SURİYE’DE SALDIRI VE ZAFER
Suriye’de 27 Kasım’da Halep’e yapılan sürpriz saldırıyla 12 gün içinde zafer kazanıp Beşar Esad’ı deviren Heyet Tahrir Eş-Şam (HTŞ) lideri Ebu Muhammed el-Culani, ABD basınına dikkat çeken açıklamalarda bulundu. El Kaide’den ayrılan HTŞ, ABD, İngiltere ve çeşitli ülkeler tarafından ‘terörist grup’ olarak tanınıyor. Culani bu durumun değişmesini talep etti. “Biz askeri faaliyetlerde bulunduk. Ülkeler artık bu tanımlamayı kaldırmalıdır. Suriye jeostratejik açıdan çok önemli. Kırbaçlayana ve kurbana uygulanan tüm kısıtlamaları kaldırmalılar, kırbaçlayan artık yok. Bu konu pazarlığa açık değildir” şeklinde ifadeler kullandı.
İSMİNİN DEĞİŞİMİ ÜZERİNE
Culani, bu değişikliğe kendi ismiyle başladı ve ‘el-Culani’ takma adının, 1967’deki Altı Gün Savaşı sırasında İsrail tarafından işgal edilen Suriye’nin Golan Tepeleri’ne bir gönderme olduğunu vurguladı. Ancak artık bu şekilde anılmak istemediğini belirtti. Kişisel tanımlamasını önemsemese de ‘Culani’ kelimesinin terörizm etiketinin Esad rejimine daha uygun olduğunu ve bunun ‘siyasi bir tanımlama’ olduğunu ifade etti. Artık doğum adı olan Ahmed el Şara’yı kullanmaya başladığını duyurdu. Ayrıca HTŞ lideri, ABD tarafından başına konulan 10 milyon dolar ödülün kaldırılmasını da istedi.
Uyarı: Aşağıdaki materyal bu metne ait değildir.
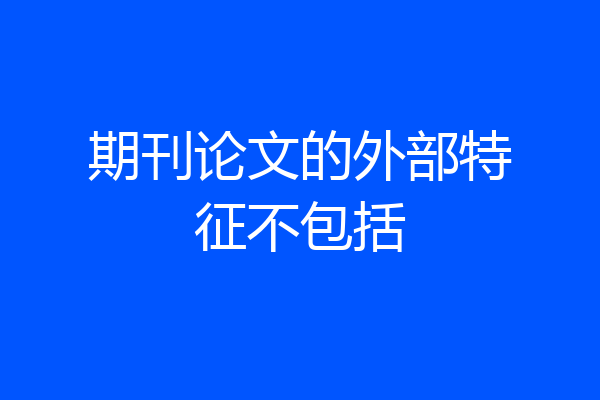 期刊论文的外部特征不包括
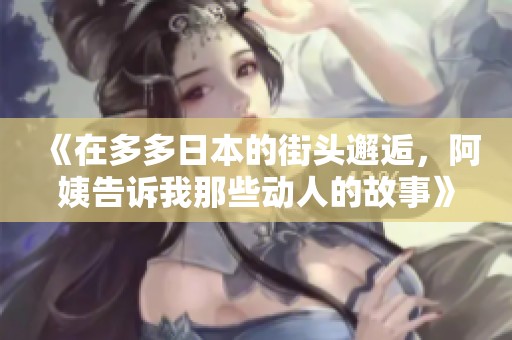 《在多多日本的街头邂逅，阿姨告诉我那些动人的故事》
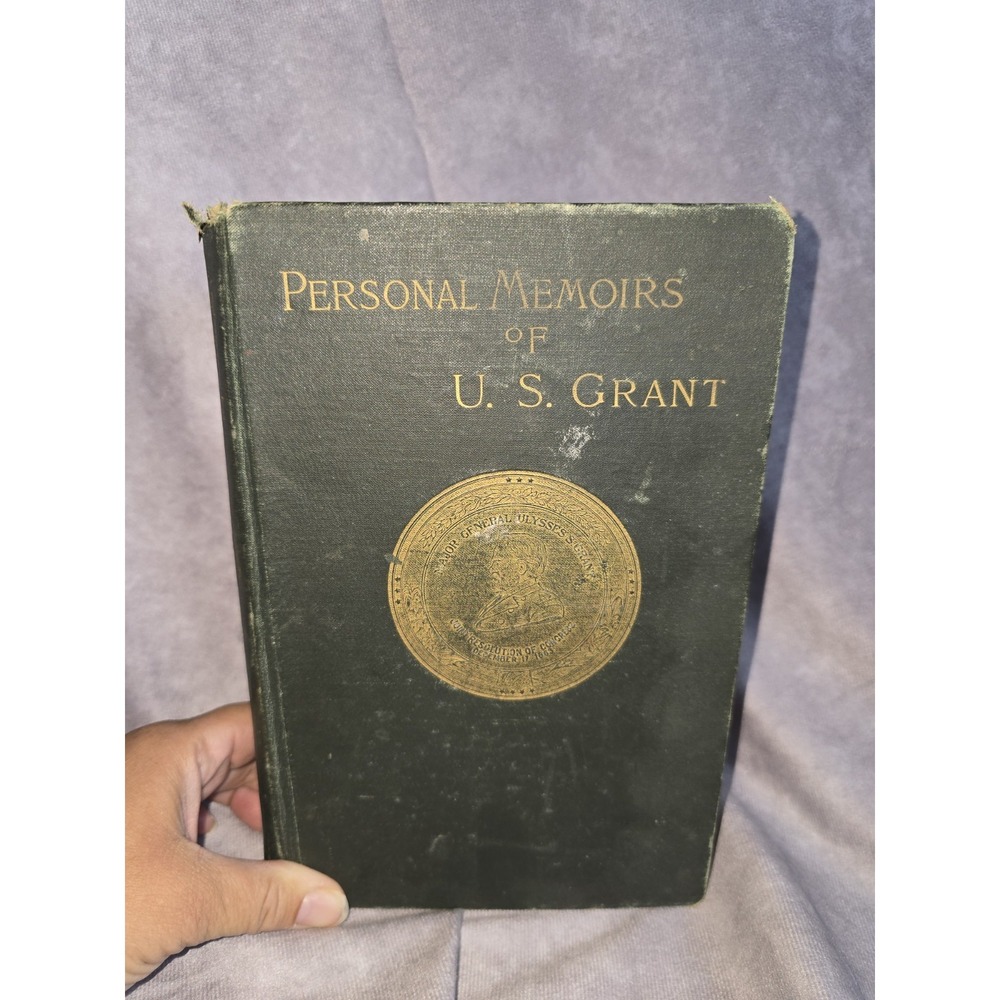 PERSONAL MEMOIRS OF U.S, GRANT VOL. 1 VINTAGE 1885 PUB BY CHARLES L WEBSTER CO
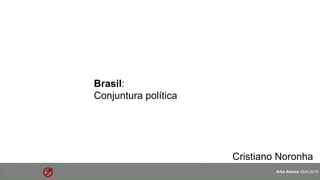 1 Arko Advice Abril 2016
Brasil:
Conjuntura política
Cristiano Noronha
 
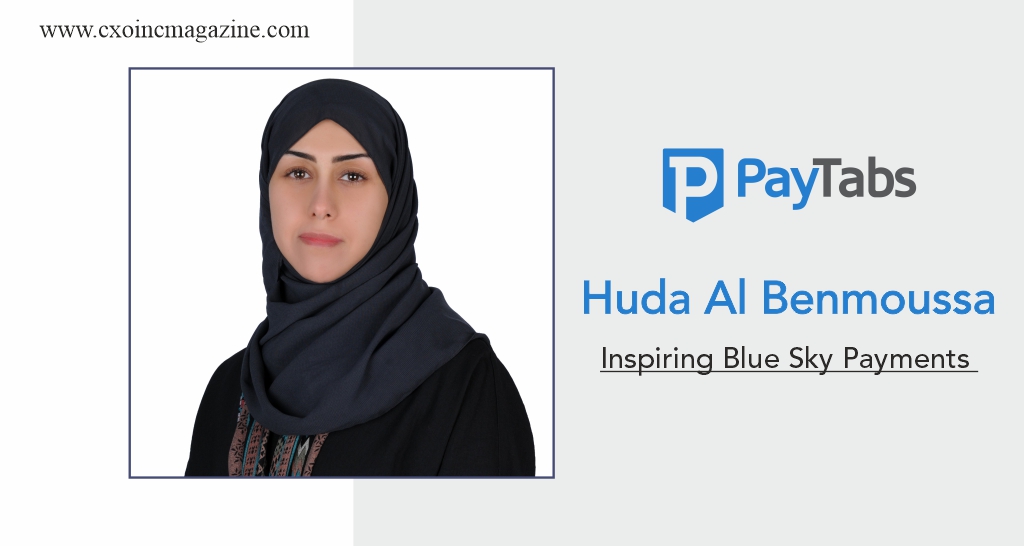 Huda Al Benmoussa | Business Development Country Manager | KSA | PayTabs Group | Business Magazine | CXO Inc Magazine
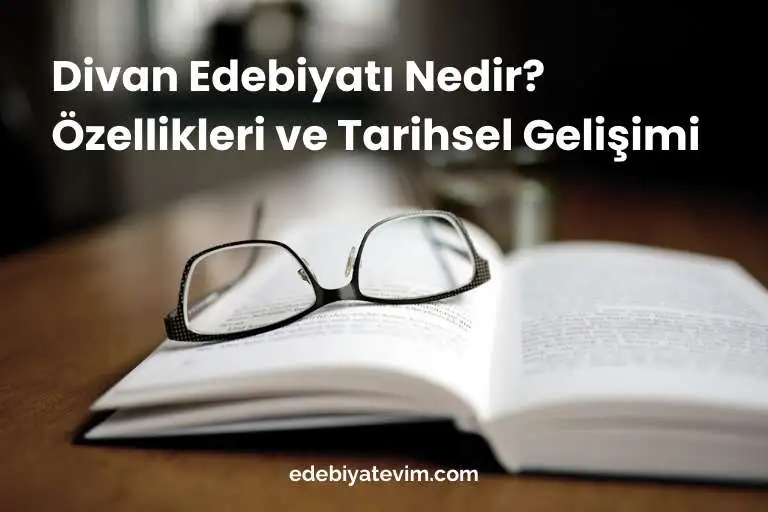 Divan Edebiyatı nedir? Özellikleri ve tarihsel gelişimi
EBU MUHAMMED EL CULANI KİMDİR?
Ebu Muhammed El Culani, 1982’de Suudi Arabistan’da sürgünde olan bir Suriyeli ailenin çocuğu olarak dünyaya geldi. Asıl adı Ahmed Hüseyin el Şara olan Culani, ailesi 1967’de Golan Tepeleri’ndeki evlerini terk ettiği için bu takma adı kullanıyor. 1980’lerin sonuna doğru ailesi Suriye’ye döndü ve 2003’te ABD işgaline karşı mücadele etmek için Irak’a giderek El Kaide’ye katıldı. Irak’ta bir dönem Amerikan hapishanesinde kaldı. 2011 yılında Suriye’de iç savaşın patlak vermesiyle ortaya çıkan Culani, El Kaide bağlantılı Nusra Cephesini kurdu ve bu örgüt daha sonra Heyet Tahrir Eş-Şam’a dönüştü. HTŞ, 2016’da El Kaide ile bağlantılarını kopardı. Culani, uluslararası meşruiyet kazanmak amacıyla daha organize hareket etmeye ve kontrol altındaki bölgelerde düzgün bir yönetim oluşturmaya çalışıyor. Aynı zamanda yönetimleri altındaki topraklarda azınlıkları koruyacakları sözü veriyor.